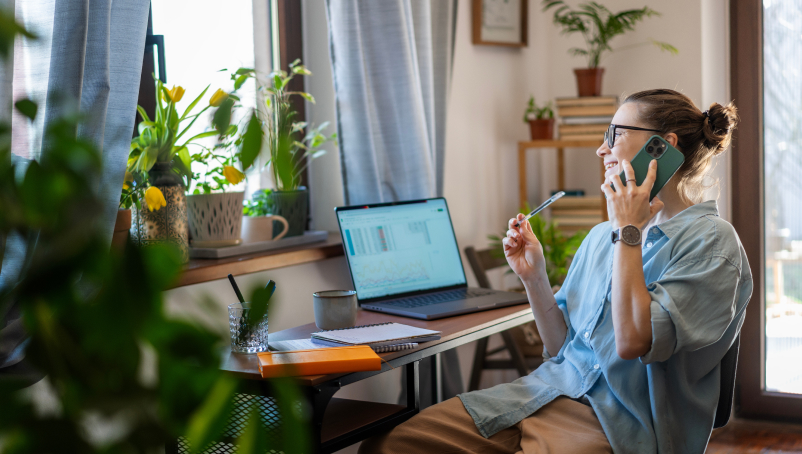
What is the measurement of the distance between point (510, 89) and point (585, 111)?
379 mm

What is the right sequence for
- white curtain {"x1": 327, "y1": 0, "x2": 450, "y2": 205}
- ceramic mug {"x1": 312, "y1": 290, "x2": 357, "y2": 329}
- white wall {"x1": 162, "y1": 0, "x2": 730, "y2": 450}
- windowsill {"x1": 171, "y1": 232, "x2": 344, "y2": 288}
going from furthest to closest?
white wall {"x1": 162, "y1": 0, "x2": 730, "y2": 450}
white curtain {"x1": 327, "y1": 0, "x2": 450, "y2": 205}
windowsill {"x1": 171, "y1": 232, "x2": 344, "y2": 288}
ceramic mug {"x1": 312, "y1": 290, "x2": 357, "y2": 329}

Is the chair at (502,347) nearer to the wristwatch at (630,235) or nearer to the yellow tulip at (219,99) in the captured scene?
the wristwatch at (630,235)

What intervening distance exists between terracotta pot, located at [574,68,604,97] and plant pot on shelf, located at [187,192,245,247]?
1.65 metres

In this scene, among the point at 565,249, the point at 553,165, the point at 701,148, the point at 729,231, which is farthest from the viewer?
the point at 553,165

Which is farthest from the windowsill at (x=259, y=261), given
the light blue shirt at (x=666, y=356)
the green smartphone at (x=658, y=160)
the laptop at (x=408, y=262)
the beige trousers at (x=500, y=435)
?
the green smartphone at (x=658, y=160)

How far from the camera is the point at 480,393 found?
1.48 metres

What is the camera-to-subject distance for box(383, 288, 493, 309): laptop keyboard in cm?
183

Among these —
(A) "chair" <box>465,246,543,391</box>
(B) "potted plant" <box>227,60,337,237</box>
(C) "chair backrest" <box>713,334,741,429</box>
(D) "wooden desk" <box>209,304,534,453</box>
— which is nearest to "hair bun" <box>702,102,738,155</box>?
(C) "chair backrest" <box>713,334,741,429</box>

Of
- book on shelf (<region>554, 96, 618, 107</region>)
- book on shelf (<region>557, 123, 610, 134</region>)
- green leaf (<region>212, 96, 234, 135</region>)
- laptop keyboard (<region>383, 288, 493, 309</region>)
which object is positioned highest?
book on shelf (<region>554, 96, 618, 107</region>)

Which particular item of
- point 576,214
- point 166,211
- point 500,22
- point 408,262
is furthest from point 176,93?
point 576,214

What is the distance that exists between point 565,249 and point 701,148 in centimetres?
126

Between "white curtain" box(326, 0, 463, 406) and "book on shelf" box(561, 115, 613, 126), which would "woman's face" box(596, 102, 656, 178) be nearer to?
"white curtain" box(326, 0, 463, 406)

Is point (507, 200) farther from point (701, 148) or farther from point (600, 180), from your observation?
point (701, 148)

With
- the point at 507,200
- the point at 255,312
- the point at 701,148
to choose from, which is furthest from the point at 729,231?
the point at 507,200
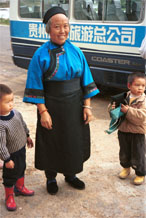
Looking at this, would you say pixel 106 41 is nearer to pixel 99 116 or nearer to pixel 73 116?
pixel 99 116

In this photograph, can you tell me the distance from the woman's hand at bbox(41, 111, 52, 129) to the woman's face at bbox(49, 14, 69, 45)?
581 millimetres

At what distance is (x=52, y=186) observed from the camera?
280 cm

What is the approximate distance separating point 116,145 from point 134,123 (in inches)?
45.2

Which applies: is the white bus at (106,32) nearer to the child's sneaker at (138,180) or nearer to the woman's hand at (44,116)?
the child's sneaker at (138,180)

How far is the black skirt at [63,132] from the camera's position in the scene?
250 cm

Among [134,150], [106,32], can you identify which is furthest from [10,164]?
[106,32]

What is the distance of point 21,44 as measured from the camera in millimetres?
6066

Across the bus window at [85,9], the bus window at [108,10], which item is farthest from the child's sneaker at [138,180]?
the bus window at [85,9]

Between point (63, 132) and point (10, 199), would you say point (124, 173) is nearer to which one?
point (63, 132)

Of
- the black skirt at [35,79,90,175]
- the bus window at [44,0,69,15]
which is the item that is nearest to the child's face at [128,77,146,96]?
the black skirt at [35,79,90,175]

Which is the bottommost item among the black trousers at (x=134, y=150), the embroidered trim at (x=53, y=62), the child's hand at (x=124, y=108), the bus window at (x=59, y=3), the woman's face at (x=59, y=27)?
the black trousers at (x=134, y=150)

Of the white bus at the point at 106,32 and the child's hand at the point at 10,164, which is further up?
the white bus at the point at 106,32

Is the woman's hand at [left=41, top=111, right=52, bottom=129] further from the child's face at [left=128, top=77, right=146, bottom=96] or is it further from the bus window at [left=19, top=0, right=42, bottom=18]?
the bus window at [left=19, top=0, right=42, bottom=18]

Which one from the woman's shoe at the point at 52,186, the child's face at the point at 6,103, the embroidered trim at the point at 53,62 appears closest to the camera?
the child's face at the point at 6,103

- - - -

▸ **What the task asks**: Copy the material word for word, from its beginning up to and including the line with "1.65 metres". Leave out the pictures.

▸ **Written response**:
What is the measurement of the distance between point (510, 89) and point (585, 111)?
379 mm

What is the right sequence for
- white curtain {"x1": 327, "y1": 0, "x2": 450, "y2": 205}
- ceramic mug {"x1": 312, "y1": 290, "x2": 357, "y2": 329}
- white wall {"x1": 162, "y1": 0, "x2": 730, "y2": 450}
- windowsill {"x1": 171, "y1": 232, "x2": 344, "y2": 288}
going from furthest to closest?
white wall {"x1": 162, "y1": 0, "x2": 730, "y2": 450}
white curtain {"x1": 327, "y1": 0, "x2": 450, "y2": 205}
windowsill {"x1": 171, "y1": 232, "x2": 344, "y2": 288}
ceramic mug {"x1": 312, "y1": 290, "x2": 357, "y2": 329}

Is the chair at (502,347) nearer to the wristwatch at (630,235) or nearer to the yellow tulip at (219,99) in the captured scene?
the wristwatch at (630,235)

What intervening distance exists between terracotta pot, located at [574,68,604,97] and plant pot on shelf, located at [187,192,245,247]?
1.65 metres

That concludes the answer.